Source passage —
** START **

After foiling resistance by Maoist-backed tribals, security forces on Friday resumed their push cautiously towards Lalgarh, a stronghold of the Maoists, sweeping the roads for mines as the agitators blew up a bridge to stall their movement. The forces moved out from Pirakata where they had halted on Thursday night and resumed the march towards Lalgarh, 26 km away, in a pincer movement from Pirrakuli and Sarenda in adjacent Bankura district, a senior police officer said.
They used mine detectors to sweep the roads and forests before driving ahead in heavy vehicles from Pirrakuli, 10 km from Pirakata. An IAF helicopter made a sortie over Lalgarh, where Maoist leaders, including a key functionary Kisanji, were believed to be holed up, dropping leaflets asking the people not to allow themselves to be used as human shields. The tribals under the People's Committee Against Police Atrocities blocked all the roads leading to Lalgarh which has come under their control with the police having withdrawn from camps earlier fearing the capture of their weapons.

** END **

Written tasks —
1/ Answer these questions using the Lalgarh report:
(a) What did the agitators blow up to stall the security forces?
(b) What did the forces use to sweep the roads and forests?
(c) What did the leaflets dropped by the IAF helicopter ask the people?
2/ Reproduce word for word the part of the Lalgarh report running from "They used mine" down to "of their weapons.".

[Stored entries]
** START **

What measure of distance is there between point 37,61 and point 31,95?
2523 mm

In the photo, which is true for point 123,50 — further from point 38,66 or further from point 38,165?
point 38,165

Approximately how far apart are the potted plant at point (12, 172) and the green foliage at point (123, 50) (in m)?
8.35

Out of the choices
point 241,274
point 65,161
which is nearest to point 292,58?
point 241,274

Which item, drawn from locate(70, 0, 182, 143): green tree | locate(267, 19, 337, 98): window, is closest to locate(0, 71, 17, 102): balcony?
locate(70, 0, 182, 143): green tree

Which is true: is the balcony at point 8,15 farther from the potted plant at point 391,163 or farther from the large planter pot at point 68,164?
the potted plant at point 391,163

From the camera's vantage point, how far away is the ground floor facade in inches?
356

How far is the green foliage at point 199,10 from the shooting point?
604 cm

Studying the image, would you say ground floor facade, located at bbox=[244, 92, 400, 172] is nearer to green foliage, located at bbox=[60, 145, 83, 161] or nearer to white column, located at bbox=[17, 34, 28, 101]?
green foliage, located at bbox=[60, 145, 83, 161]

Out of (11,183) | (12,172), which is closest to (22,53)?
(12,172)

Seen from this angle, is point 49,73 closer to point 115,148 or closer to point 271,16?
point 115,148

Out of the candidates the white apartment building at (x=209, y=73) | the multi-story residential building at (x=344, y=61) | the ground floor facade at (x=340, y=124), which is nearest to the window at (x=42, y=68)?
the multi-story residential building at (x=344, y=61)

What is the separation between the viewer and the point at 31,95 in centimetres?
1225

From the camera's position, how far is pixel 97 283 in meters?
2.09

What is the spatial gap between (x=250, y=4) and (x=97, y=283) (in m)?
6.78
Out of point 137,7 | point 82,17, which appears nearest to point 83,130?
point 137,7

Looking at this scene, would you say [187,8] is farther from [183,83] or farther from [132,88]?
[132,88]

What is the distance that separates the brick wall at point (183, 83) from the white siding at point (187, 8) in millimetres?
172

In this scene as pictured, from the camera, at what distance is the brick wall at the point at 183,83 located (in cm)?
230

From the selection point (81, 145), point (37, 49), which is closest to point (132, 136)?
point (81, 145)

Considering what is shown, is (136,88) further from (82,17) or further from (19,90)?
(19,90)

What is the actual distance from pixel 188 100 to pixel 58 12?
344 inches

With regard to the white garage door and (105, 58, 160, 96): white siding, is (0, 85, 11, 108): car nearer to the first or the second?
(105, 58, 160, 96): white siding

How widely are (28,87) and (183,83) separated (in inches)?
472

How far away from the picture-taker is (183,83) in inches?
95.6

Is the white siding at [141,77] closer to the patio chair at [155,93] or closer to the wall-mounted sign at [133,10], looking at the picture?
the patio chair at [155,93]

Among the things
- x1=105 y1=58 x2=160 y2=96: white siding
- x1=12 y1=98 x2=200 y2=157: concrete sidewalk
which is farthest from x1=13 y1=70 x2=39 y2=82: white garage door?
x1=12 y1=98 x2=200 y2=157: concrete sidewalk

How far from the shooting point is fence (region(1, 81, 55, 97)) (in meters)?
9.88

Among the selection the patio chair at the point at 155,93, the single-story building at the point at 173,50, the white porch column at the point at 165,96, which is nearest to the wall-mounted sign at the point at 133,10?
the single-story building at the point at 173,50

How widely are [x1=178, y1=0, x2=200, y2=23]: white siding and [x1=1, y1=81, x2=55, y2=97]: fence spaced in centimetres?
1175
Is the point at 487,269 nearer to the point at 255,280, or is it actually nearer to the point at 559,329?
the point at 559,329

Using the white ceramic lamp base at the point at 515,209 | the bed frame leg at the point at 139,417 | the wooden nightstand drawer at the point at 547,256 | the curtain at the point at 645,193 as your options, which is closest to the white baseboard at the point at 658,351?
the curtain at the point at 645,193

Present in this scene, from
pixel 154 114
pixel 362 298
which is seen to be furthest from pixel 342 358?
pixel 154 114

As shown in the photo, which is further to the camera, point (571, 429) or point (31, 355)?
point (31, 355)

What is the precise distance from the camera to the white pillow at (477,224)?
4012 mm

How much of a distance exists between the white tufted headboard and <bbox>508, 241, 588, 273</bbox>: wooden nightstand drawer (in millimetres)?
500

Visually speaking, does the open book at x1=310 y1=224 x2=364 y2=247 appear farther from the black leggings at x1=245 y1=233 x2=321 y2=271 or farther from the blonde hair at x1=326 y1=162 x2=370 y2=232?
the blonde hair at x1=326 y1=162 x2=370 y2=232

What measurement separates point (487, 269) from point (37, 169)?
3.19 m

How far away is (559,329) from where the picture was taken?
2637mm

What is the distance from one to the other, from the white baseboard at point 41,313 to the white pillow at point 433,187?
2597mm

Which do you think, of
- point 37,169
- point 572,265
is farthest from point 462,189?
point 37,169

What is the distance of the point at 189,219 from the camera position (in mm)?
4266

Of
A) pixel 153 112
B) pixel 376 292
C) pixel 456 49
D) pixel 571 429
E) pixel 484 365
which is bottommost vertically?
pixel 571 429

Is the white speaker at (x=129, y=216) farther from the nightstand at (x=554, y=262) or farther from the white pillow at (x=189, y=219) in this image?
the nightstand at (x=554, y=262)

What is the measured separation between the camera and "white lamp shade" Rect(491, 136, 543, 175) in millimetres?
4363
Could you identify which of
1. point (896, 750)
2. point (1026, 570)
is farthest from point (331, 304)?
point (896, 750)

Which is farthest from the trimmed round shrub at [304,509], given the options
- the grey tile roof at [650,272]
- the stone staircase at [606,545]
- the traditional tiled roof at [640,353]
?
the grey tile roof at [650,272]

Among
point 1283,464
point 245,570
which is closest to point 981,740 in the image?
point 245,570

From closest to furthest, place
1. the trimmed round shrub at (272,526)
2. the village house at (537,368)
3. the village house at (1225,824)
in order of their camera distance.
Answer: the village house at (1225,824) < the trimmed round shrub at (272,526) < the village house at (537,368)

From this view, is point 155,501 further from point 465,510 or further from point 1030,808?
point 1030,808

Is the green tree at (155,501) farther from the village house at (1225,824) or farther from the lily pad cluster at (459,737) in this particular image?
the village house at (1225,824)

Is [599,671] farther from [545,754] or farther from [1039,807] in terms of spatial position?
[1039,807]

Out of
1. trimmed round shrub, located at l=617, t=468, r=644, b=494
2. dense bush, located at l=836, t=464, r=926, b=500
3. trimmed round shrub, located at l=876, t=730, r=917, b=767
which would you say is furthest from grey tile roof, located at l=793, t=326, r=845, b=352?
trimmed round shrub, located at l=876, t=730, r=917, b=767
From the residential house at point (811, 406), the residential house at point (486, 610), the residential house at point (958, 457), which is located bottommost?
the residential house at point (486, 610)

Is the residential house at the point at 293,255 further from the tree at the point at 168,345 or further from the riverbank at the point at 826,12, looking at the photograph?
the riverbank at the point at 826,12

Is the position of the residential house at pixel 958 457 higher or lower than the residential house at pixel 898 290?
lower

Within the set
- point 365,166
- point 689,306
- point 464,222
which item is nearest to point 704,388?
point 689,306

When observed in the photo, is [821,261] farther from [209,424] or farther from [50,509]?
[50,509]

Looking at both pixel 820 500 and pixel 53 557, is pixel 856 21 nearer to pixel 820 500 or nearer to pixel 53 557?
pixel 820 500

** END **

Answers to the problems —
1/
(a) A bridge.
(b) Mine detectors.
(c) Not to allow themselves to be used as human shields.

2/
They used mine detectors to sweep the roads and forests before driving ahead in heavy vehicles from Pirrakuli, 10 km from Pirakata. An IAF helicopter made a sortie over Lalgarh, where Maoist leaders, including a key functionary Kisanji, were believed to be holed up, dropping leaflets asking the people not to allow themselves to be used as human shields. The tribals under the People's Committee Against Police Atrocities blocked all the roads leading to Lalgarh which has come under their control with the police having withdrawn from camps earlier fearing the capture of their weapons.